### Work request A:
In the column, how long has Jim Stone served on Council?
### Work request B:
Extract from the column, word for word, the part that opens with the words containing "The December meeting" and closes with "center for Council.".

### Provided text:
I am still reeling in response to the US election, trying to understand what it means (how did it happen?) and what the impact will be on Canada and the rest of the world.
One article I read suggested that, during the campaign, the media took Mr. Trump literally but not seriously, while his supporters took him seriously but not literally.
Others have opined that we are now in the post-truth world, where facts or evidence become much less relevant, perhaps irrelevant, and are replaced by personally-chosen opinion and revisionist history: “I don’t care what the facts are. I choose to believe differently”.
In medicine, such a shift in thinking would be a disaster.
But we must be prepared to react and respond, as it is likely some of that behavior and thinking will leak across the border. How will we (the health system, not just doctors) address the need to increase childhood immunization rates? To reduce pollution? To address global warming? Recently we’ve heard that Mr. Trump has an open mind on some of these questions. That is better than a closed mind, I suppose, but it begs the question where his mind has been for the past 10 years, what he’s been reading and who he’s been listening to.
What is also becoming ever more apparent is the enormous set of conflicts of interest Mr. Trump’s business interests create in his impending role as President and Commander-in-Chief. In my experience, people are readily able to identify potential conflicts in others, but not very good at identifying conflicts of interest in themselves. Rather than putting his business interests into a blind trust, Mr. Trump has indicated he will turn over the running of his businesses to his children. I am sure Dad and the kids never talk, so that should alleviate any issues…Why is this important? The question the American people may have to ask themselves is: is this decision in the American interest or in Mr. Trump’s business interests? What if the two interests are not aligned?
Are there parallels in medicine? I think so.
Are we truly able to interpret the evidence behind new devices, drugs and treatments? Do we critically evaluate what we do (and what we offer patients) against current evidence? Do we abandon treatments, drugs and technologies shown not to have benefit? Do we delay adopting new and innovative techniques until there is evidence to support their adoption? Or, in the absence of evidence, do we attempt to produce the evidence?
How prone are we to recognize or act on conflicts of interest? How many of us think that drug detailing by pharmaceutical representatives has no impact on our prescribing choices? Can we see that some conflicting interests are non-financial – examples include prestige and secondary benefits?
How willing are we to step up and speak out against behaviors that are unacceptable – swearing at co-workers, denigrating colleagues, laughing at patients’ misfortunes, threatening when we don’t get our way?
Recently I had the opportunity to hear a very experienced lawyer/politician express her views about the Trump election. In part, her message was that words matter and that, as a civil society, we need to stand up and object (and correct) when words are used in ways that violate our sense of fairness, of right and wrong, and our desire to have an inclusive society.
I believe the same is true in our profession. Words and actions matter. There is no better time to stand up and object (and correct) when we see and hear things that are unprofessional, hurtful and untrue. Thankfully, we are guided by mores and ethics, including by a shared sense of purpose. The problems we face in health care in Alberta and in medicine specifically are our collective problems; we don’t need a disruptive figure (a misogynistic, xenophobic, racist, philandering and groping figure at that) to force change. We can make the changes ourselves, while remaining professional as we do so.
The December meeting of Council will be Jim Stone’s final act as the President of the Council and chair, as his six years on Council comes to an end.
I have had the good fortune to work with a stellar group of Council presidents, and Jim has been one of the best. Not only has he been incredibly supportive to me and our team at the College, he has been a true consensus-builder at Council and, when necessary, the moral center for Council.
Jim has dedicated many extra hours and days to the College, which, considering his other roles as cardiologist/clinician and cardiovascular SCN medical director, is more than we could reasonably ask. While we will continue to benefit from Dr. Stone’s experience and expertise on the Governance Committee (where the past-president plays a role), I will miss his leadership at Council and his counsel and friendship to me.
To all of you, I hope the holiday season brings you time with family, time to recharge and reflect, and time to be thankful for the blessings we all have as Albertans and Canadians.

### Records:
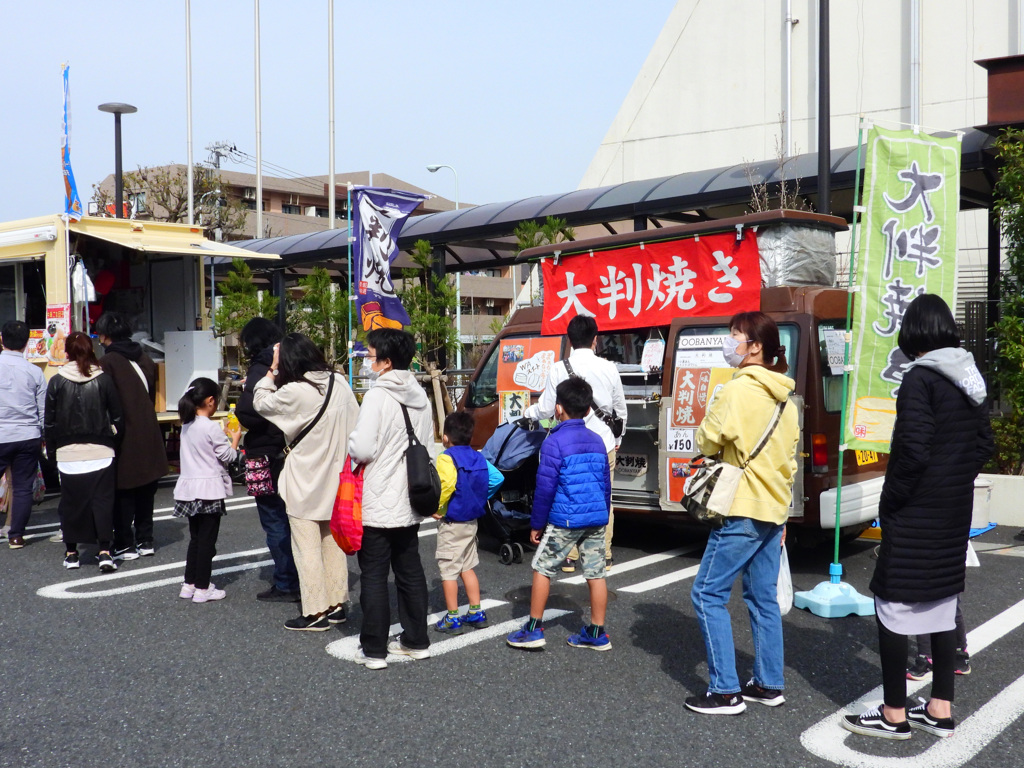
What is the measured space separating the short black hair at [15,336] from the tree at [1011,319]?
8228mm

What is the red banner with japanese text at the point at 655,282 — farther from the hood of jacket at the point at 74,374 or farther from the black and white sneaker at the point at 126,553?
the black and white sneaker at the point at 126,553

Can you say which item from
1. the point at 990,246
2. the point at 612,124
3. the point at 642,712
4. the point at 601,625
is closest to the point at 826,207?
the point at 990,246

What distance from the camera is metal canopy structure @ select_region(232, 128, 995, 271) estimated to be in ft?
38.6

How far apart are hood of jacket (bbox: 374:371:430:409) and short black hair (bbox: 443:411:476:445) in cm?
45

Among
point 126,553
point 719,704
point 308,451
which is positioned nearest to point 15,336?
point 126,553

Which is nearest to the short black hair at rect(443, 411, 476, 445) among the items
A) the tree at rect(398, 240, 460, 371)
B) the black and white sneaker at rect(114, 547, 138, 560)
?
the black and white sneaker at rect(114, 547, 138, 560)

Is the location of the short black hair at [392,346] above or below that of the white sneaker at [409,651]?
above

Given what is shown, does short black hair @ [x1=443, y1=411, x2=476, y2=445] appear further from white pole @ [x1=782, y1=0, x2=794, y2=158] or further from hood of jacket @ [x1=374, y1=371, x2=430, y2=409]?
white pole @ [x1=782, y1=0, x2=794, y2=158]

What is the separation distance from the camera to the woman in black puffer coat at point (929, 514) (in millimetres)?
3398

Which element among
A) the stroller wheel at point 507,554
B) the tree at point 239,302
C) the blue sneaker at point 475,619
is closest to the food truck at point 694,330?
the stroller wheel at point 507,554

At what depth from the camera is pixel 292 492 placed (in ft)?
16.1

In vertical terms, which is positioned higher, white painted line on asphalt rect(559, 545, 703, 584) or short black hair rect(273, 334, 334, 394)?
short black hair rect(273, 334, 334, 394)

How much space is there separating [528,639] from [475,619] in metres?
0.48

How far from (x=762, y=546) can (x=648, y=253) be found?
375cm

* * *

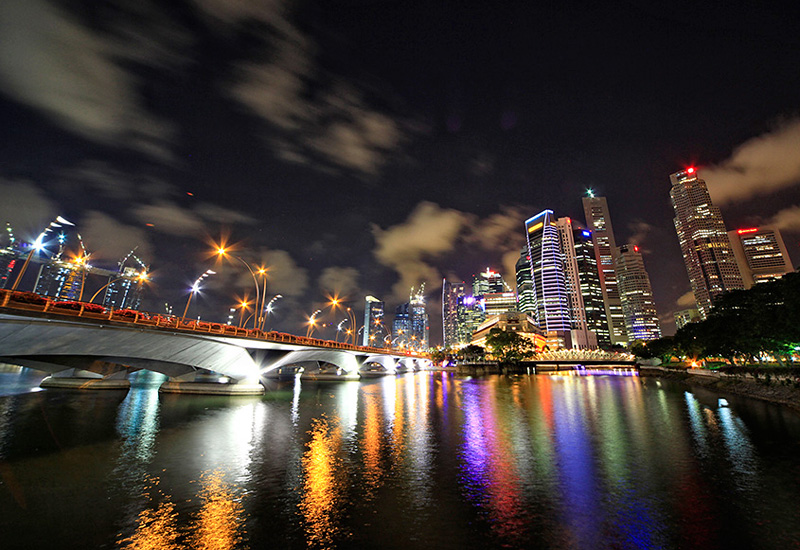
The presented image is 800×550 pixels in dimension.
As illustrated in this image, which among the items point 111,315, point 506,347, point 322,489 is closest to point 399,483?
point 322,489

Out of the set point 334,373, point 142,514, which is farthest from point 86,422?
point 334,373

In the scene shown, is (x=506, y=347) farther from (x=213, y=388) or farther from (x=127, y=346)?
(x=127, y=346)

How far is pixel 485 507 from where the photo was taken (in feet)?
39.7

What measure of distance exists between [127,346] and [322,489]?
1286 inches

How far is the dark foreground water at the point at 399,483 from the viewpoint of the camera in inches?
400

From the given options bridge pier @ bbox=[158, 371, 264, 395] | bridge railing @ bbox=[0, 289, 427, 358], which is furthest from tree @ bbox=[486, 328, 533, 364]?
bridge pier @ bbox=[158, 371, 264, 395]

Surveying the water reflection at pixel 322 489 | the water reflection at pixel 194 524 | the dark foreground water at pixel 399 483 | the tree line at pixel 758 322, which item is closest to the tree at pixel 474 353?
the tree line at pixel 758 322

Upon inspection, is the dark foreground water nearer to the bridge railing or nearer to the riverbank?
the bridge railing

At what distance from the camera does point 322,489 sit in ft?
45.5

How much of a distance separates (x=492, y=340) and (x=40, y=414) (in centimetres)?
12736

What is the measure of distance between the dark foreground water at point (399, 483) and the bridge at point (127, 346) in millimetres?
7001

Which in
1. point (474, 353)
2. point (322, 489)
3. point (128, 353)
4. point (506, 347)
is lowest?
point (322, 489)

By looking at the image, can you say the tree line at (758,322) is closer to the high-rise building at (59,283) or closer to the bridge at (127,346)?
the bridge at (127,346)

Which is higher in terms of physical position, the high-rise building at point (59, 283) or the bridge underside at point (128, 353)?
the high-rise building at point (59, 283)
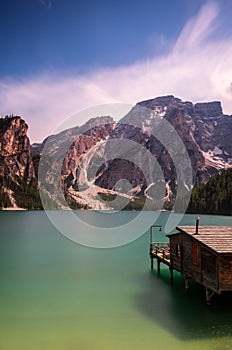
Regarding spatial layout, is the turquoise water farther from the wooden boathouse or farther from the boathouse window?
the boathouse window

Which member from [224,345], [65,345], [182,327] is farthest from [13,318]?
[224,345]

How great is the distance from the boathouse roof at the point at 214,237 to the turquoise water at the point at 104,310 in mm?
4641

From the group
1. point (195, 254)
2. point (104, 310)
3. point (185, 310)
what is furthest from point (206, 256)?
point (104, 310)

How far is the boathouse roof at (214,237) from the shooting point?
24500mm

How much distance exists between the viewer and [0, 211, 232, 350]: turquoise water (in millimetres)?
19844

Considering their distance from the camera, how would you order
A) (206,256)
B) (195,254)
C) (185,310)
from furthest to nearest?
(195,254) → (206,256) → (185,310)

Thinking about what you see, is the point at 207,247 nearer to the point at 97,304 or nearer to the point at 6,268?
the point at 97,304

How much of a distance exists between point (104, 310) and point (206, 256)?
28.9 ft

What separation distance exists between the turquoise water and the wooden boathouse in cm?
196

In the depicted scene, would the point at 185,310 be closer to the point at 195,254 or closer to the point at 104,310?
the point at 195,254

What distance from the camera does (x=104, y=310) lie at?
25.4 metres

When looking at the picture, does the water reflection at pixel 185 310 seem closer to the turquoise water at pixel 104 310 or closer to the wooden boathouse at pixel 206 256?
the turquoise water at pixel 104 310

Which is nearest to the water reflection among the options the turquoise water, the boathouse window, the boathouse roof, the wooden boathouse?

### Answer section A:
Six years.

### Answer section B:
The December meeting of Council will be Jim Stone’s final act as the President of the Council and chair, as his six years on Council comes to an end.
I have had the good fortune to work with a stellar group of Council presidents, and Jim has been one of the best. Not only has he been incredibly supportive to me and our team at the College, he has been a true consensus-builder at Council and, when necessary, the moral center for Council.